* [Document excerpt]:
= = =

Rockstone is a village on the right bank of the Essequibo River in the Upper Demerara-Berbice Region of Guyana, altitude 6 metres (22 feet). Rockstone is approximately 26 km west of Linden and is linked by road.

The village demographics are mostly Amerindian, but there are also Afro-Guyanese. The population has dwindled as residents seek employment opportunities elsewhere. The town governance is done by a Community Development Council (CDC) and a Community Council that formed in 2012 (also called a village council). The community council seeks to have the village registered and recognized as an Amerindian village, but that has created some conflict as the CDC and village councils have separate aims and property rules.

= = =

* [Data]:
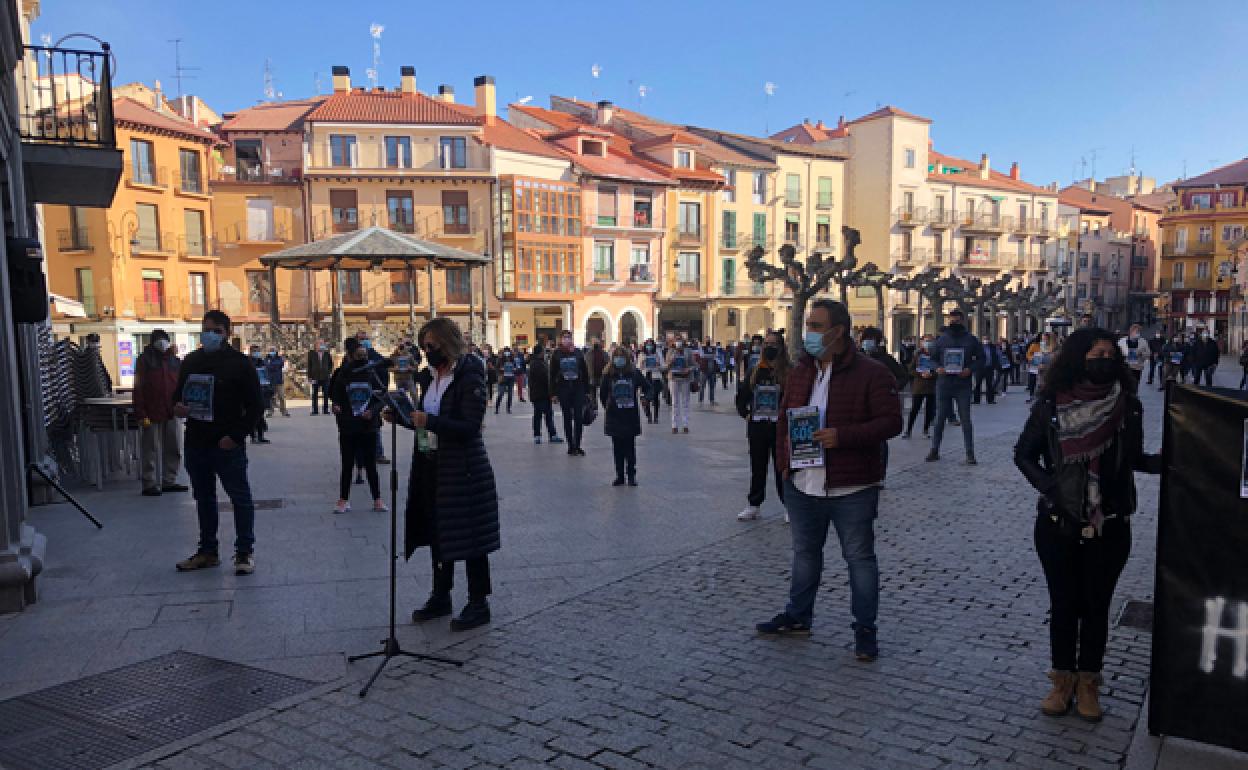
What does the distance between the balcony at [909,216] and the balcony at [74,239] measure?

= = =

* [Problems to work on]:
(a) From the Rockstone passage above, reproduce word for word the part that opens with the words containing "Rockstone is a village" and closes with "and property rules.".
(b) Go on with the passage about the village of Rockstone, starting right after its final sentence.

* [Results]:
(a)
Rockstone is a village on the right bank of the Essequibo River in the Upper Demerara-Berbice Region of Guyana, altitude 6 metres (22 feet). Rockstone is approximately 26 km west of Linden and is linked by road.

The village demographics are mostly Amerindian, but there are also Afro-Guyanese. The population has dwindled as residents seek employment opportunities elsewhere. The town governance is done by a Community Development Council (CDC) and a Community Council that formed in 2012 (also called a village council). The community council seeks to have the village registered and recognized as an Amerindian village, but that has created some conflict as the CDC and village councils have separate aims and property rules.

(b)
In 1897, a metre gauge industrial railway was built between Rockstone and Wismar (nowadays called Linden). The Essequibo River was hard to navigate, but the Demerara River was suitable for ocean-going ships. The railway line gave access to the gold fields, balatá and hardwood plantations for the region around Rockstone. In the 1940s the railway was closed.

Various economic initiatives have been made to encourage growth in Rockstone, but with very little success. Farming and fishing are major economic activities. The town hosts the Rockstone fish festival annually since 2006.

== Public Services ==
The village has a primary and a nursery school which, together, accommodate over sixty children. There is also a health center.